Once Wieler lost patience
The head of the RKI is formally subordinate to the Federal Minister of Health. That was at the beginning of the pandemic Jens Spahn (CDU), at whose side Wieler made countless appearances to provide information about the virus. A lot has been written about Spahn’s crisis management, and in summary one can say that not every phase went as a scientist like Lothar Wieler would have recommended. Nevertheless, the dutiful Wieler tried to keep his composure. When Spahn remembered in November 2021 that he should not have closed the vaccination centers the previous summer, Lothar Wieler sat next to him at the federal press conference with a deliberately impassive expression. Looked at his papers, stared straight ahead, looked at his papers again. It wasn’t as if he hadn’t told his minister that the virus was coming back.

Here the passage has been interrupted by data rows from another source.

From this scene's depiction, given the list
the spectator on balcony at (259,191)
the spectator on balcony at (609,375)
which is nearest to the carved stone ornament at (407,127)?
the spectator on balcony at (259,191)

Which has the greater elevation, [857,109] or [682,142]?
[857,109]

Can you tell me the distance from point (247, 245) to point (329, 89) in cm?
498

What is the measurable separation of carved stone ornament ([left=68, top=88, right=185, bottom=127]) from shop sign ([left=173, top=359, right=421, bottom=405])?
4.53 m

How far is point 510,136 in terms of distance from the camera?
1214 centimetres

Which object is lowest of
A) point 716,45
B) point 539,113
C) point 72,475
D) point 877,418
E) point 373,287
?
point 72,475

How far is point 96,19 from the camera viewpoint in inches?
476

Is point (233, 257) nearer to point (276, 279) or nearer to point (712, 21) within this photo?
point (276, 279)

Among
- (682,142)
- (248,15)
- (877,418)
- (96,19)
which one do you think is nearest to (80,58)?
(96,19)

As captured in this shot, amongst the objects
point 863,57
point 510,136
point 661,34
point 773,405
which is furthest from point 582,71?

Only once, a few days later, did he lose his temper. The incidence figures were a catastrophe, and Lothar Wieler tried to make that somehow understandable in an online session with Saxony’s Prime Minister Michael Kretschmer (CDU). So he calculated how many new infections would mean how many deaths, he said that it could no longer be changed, many people would die. “That’s a clear language,” said Wieler, “but after 21 months I simply can’t bear it anymore that it might not be recognized what I say, among other things, and also many other colleagues.” He couldn’t take it anymore, he said – but of course he continued to take it.

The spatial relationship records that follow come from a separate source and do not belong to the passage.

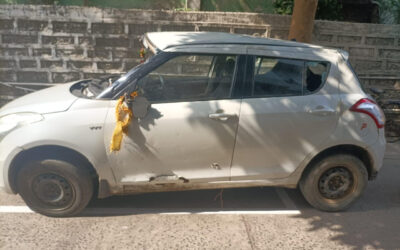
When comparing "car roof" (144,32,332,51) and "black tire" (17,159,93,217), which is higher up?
"car roof" (144,32,332,51)

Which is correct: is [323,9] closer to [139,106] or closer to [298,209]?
[298,209]

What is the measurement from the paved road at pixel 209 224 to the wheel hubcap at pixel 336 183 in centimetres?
24

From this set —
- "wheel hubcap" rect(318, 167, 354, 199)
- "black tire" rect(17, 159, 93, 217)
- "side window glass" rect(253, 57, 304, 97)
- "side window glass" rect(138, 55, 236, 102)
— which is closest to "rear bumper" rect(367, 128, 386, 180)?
"wheel hubcap" rect(318, 167, 354, 199)

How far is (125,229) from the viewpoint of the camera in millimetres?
3479

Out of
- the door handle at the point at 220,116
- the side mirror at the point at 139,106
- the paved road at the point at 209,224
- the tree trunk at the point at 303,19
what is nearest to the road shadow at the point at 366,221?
the paved road at the point at 209,224

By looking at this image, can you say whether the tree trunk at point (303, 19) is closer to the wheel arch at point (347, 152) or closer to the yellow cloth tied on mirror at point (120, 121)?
the wheel arch at point (347, 152)

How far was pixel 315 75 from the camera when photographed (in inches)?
146

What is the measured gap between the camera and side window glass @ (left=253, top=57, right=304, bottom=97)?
3.62 metres

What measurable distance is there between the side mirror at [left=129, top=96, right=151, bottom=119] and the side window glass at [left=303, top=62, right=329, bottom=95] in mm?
1625

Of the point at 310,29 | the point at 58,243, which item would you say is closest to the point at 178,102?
the point at 58,243

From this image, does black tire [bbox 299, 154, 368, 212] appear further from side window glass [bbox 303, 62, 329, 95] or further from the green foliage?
the green foliage

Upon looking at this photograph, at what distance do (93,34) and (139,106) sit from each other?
3.54m

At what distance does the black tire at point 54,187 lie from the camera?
3.39m

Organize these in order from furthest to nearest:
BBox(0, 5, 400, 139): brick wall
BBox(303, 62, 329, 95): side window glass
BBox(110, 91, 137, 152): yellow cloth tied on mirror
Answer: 1. BBox(0, 5, 400, 139): brick wall
2. BBox(303, 62, 329, 95): side window glass
3. BBox(110, 91, 137, 152): yellow cloth tied on mirror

While his relationship with Jens Spahn was tense, mainly because of his inadequate pandemic policy, from Wieler’s point of view, there were problems in his relationship with Spahn’s successor Karl Lauterbach probably more of an interpersonal nature.
So there was a big rift less than two months after Lauterbach took office. The trigger was the shortening of the convalescent status: Due to a communication breakdown, many thousands of people lost their 2G status overnight without warning. Lauterbach and Wieler publicly quarreled over the question of who had not informed whom. It had crashed before. At that time, Wieler’s RKI published recommendations for immediate maximum contact restrictions – apparently contradicting the recommendations that Lauterbach’s freshly appointed expert council had made just two days earlier. Was this maneuver due to political clumsiness or was Wieler consciously seeking a power struggle with Lauterbach? In any case, many in Lauterbach’s house interpreted Wieler’s initiative as an affront to the panel of experts: the head of the RKI was offended because his institute should no longer be solely responsible for pandemic policy, it said.
The RKI, on the other hand, preferred the reading that publication is a normal scientific process: you just publish what needs to be published, that has nothing to do with power politics. It was not easy for Lothar Wieler on any level, not even with politics. But he didn’t make it easy for the others either.
In any case, the relationship between the Federal Minister of Health Lauterbach and his most important official in the pandemic never normalized again: Last year it was said in Berlin that Lauterbach would like to get rid of Wieler, but not in the middle of the Corona crisis. Now it is time. Wieler intends to devote more time to research and teaching in the future, according to the statement on his departure.
The Federal Minister of Health thanked him enthusiastically for his achievements.